What is the error that you get then? Because the error you report above is about the assert.
When I call loss, _, _ = self.model(data_pack)
This error occurs. So I test all the inputs and parameters they are OK. So I’m confused why this assert failed.
I upload the error snip
This Assertion Error occurs before I add these 2 assert.
And After adding these assert, this assertion error occurs in the SAME line! Not the assert I add… I don’t know why.
From the stack trace it looks like the problem is with the outputs no?
Maybe your forward returns Tensors that are not on the right device?
Yes. Sorry, in this line I put tensor to cpu before gather.
return torch.unsqueeze(loss, 0), predicted_interaction.cpu().detach().view(-1, 1), correct_interaction.cpu().detach().view(-1, 1)
Thank you so much!!! I finally make the code work with nn.DataParallel
!
How can I specify the behavior of DataParallel
dividing the batch into parts?
Since my data preprocessing contains padding
operations, I can’t make the batch size very large.
If the batch size grows linearly, the GPU memory my data uses grows much faster than linear since the padding
use the max_len of some dim.
How can I feed different size of tensor to different GPUs?
BTW, you solved many of my problems. Is there anyway I can sponsor sth to help you?
Hi,
I’m afraid DataParallel is fairly simple and just splits the given Tensors along the first dimension. Also the Dataloader only loads batch of data of same size usually as they are concatenated into a single Tensor.
You can try to delay the propocessing inside the DataParallel but then you will need to split the datas by hand if they don’t all have the same size.
BTW, you solved many of my problems. Is there anyway I can sponsor sth to help you?
No worries, happy to help
I have a stupid question. If I’m using Iterable DataSet why should I use num_workers>1
in my DataLoader? I only need the next batch for training right? Or it has nothing to do with the dataset?
If you have transforms or preprocessing, Using num_workers>1
will allow it to happen asynchronously in a different process. But you don’t have to no.
You mean num_workers>0
or num_workers>1
? In my opinion, num_workers=0
means loading data in main process, but num_workers=1
will load data in a single child process, which will already be asynchronous right? So why should I set num_workers>1
? Or may be the program is too fast? Thank you very much!
Ho sorry I read your question too quickly, I though it was >0
.
Indeed >1
might not have a huge benefit but in some case, the loading from disk + preprocessing is so slow that it is actually slower than a forward/backward/step. And so a single worker, even working asynchronously, is not able to feed your training fast enough.
This is especially true if you have a relatively small network, have a spinning drive or have a custom preprocessing that is slow.
Congratulations for pytorch 1.7.0 release!!
I have another question.
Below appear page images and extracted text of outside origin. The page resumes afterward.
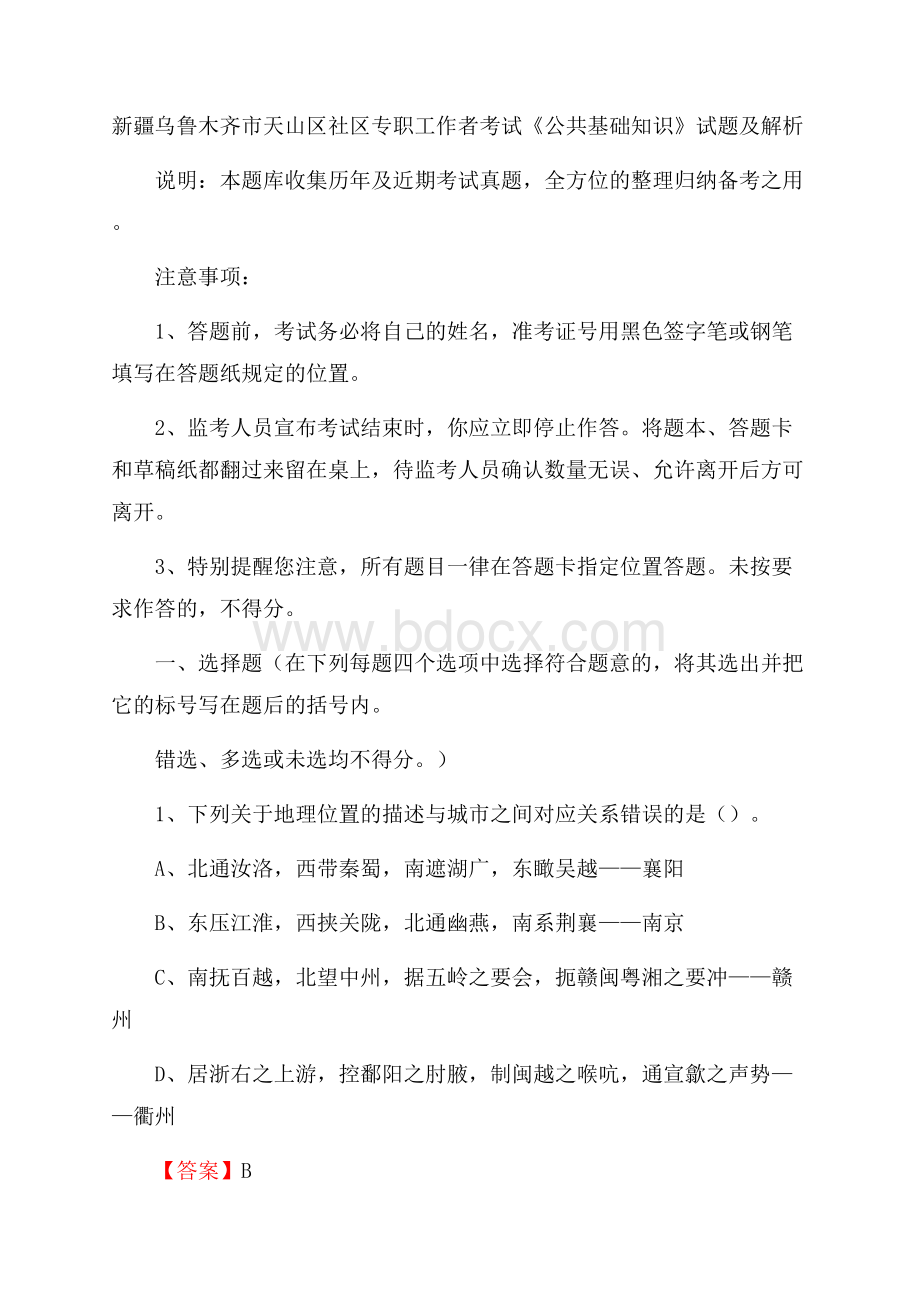 新疆乌鲁木齐市天山区社区专职工作者考试《公共基础知识》试题及解析

说明：本题库收集历年及近期考试真题，全方位的整理归纳备考之用。

注意事项：

1、答题前，考试务必将自己的姓名，准考证号用黑色签字笔或钢笔填写在答题纸规定的位置。

2、监考人员宣布考试结束时，你应立即停止作答。将题本、答题卡和草稿纸都翻过来留在桌上，待监考人员确认数量无误、允许离开后方可离开。

3、特别提醒您注意，所有题目一律在答题卡指定位置答题。未按要求作答的，不得分。

www.bdocx.com

一、选择题（在下列每题四个选项中选择符合题意的，将其选出并把它的标号写在题后的括号内。

错选、多选或未选均不得分。）

1、下列关于地理位置的描述与城市之间对应关系错误的是（）。

A、北通汝洛，西带秦蜀，南遮湖广，东瞰吴越——襄阳

B、东压江淮，西挟关陇，北通幽燕，南系荆襄——南京

C、南抚百越，北望中州，据五岭之要会，扼赣闽粤湘之要冲——赣州

D、居浙右之上游，控鄱阳之肘腋，制闽越之喉吭，通宣歙之声势——衢州

【答案】B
Say my trained model is f_\theta(x)
, and I want to solve the nonlinear equation f_\theta(x)=c
, c is a constant. How can I fix the weights \theta
in the original model and treat my input x
as new parameters and optimize x
for that nonlinear equation?
I means I treat the trained model as a general fixed function, and want to solve nonlinear equation f(x)=c
using pytorch.
Thank you very much!!
Hi,
You can stop requirering gradients for all the parameters in the net by doing net.requires_grad_(False)
.
The you need to make sure your input requires grad x.requires_grad=True
(before doing the forward).
And then you can either give [x,]
to an optimizer and do .backward() your loss as you would do for a regular training.